11 April 2013

A reliable trap for circulating cancer cells

The chip system will detect cancer cells in the bloodstream

ABC MagazineThe prognosis for cancer patients worsens if cancer cells manage to get into the bloodstream, spread throughout the body and settle in some organ, forming metastases.

These "migrating" cells are extremely difficult to detect in the bloodstream – there is sometimes only 1 atypical cell per 1 billion blood cells. However, researchers from the Massachusetts General Hospital managed to create a microsystem capable of detecting even single cancer cells in the bloodstream. You can read more about this device in the journal Science Translational Medicine: Inertial Focusing for Tumor Antigen–Dependent and –Independent Sorting of Rare Circulating Tumor Cells (for a popular retelling of the work, see the press release Third-generation device significantly improves capture of circulating tumor cells – VM).
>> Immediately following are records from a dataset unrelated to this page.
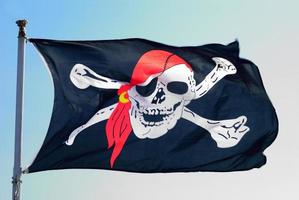 Pirate flag fluttering ominously on the wind photo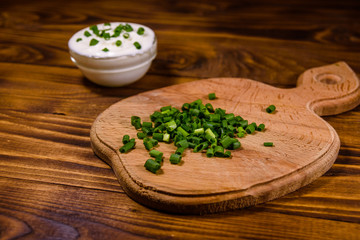 Glass bowl with sour cream and cutting board with chopped green onion on wooden table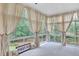 Bright sunroom featuring large windows offering scenic backyard views and natural light at 328 Broadmoor Way, Mcdonough, GA 30253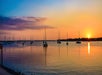 A calm sunset scene over a bay with several sailboats anchored in the water and a vibrant sky displaying shades of orange, purple, and blue.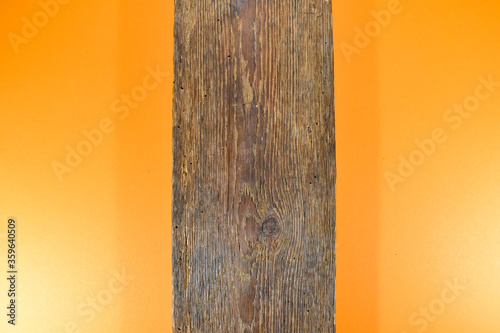 Stara brązowa deska na pomarańczowym tle. 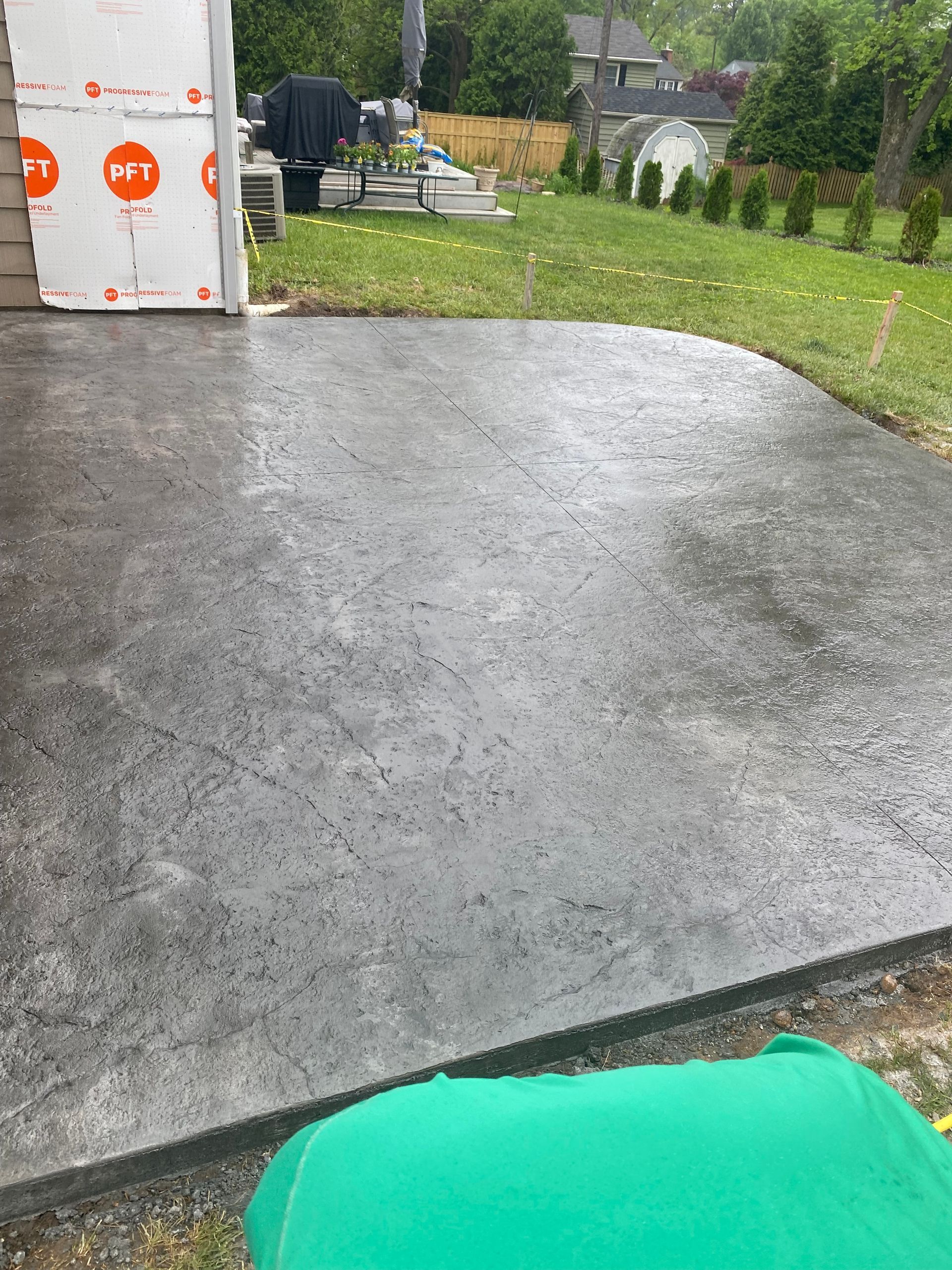 Textured concrete patio in slate grey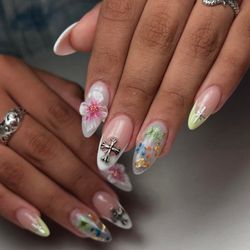 Fong's Nail Studio - Intricate designs on clear nails, featuring painted flowers and 3D embellishments for creative flair.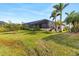 Landscaped backyard with screened enclosure at 3937 Bal Harbor Blvd, Punta Gorda, FL 33950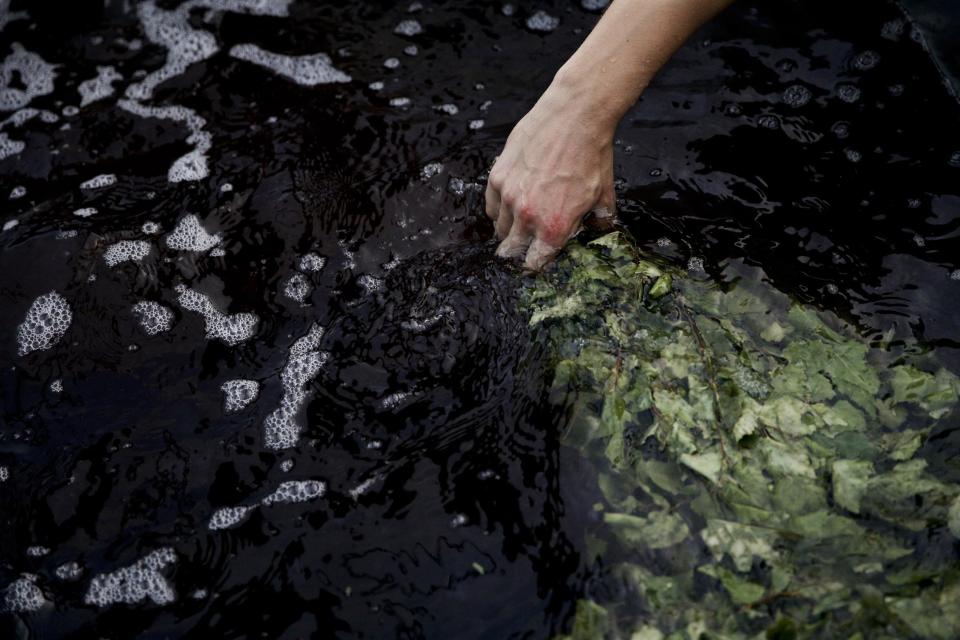 Bathhouse worker Roman Korotkov dips herbs in a large pot of hot bathwater at the British Banya bathhouse, Saturday, Feb. 15, 2014, in Krasnaya Polyana, Russia. The banya is an institution in Russia, where bathhouse traditions date back for centuries. (AP Photo/Jae C. Hong)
In 2007, a group of scientists from MGH, led by bioengineer Mehmet Toner, developed a way to detect and "catch" cancer cells circulating in the bloodstream (circulating tumor cells, CTC) using a silicon chip the size of a slide for a microscope. Inside this chip there are many tunnels as thick as a human hair, through which a patient's blood sample is passed. The walls of these tunnels are covered with antibodies that "catch" STS that have certain surface proteins. The disadvantage of this chip was that STS that did not have these surface proteins, for example, melanoma cells, passed through the tunnels unnoticed.

However, bioengineer Emre Ozkumur slightly changed and improved this technique. The system of chips created by him called CTC-iChip, unlike its predecessor, with the help of antibodies to surface proteins catches blood cells from a sample without affecting the CTC. The system consists of two chips – the first one catches and removes erythrocytes and platelets from the sample, leaving leukocytes and STS. The second chip captures white blood cells, leaving only STS in the sample, which can then be collected and examined using traditional methods.

The clinical application of this technique is obvious: early detection of STS in the bloodstream will help doctors to start antimetastatic therapy as early as possible, which will help slow down or even stop the progression of cancer. Currently, researchers are improving CTC-iChip to reduce the cost of its production and prepare the device for clinical use. Scientists also intend to combine two chips of this system into one.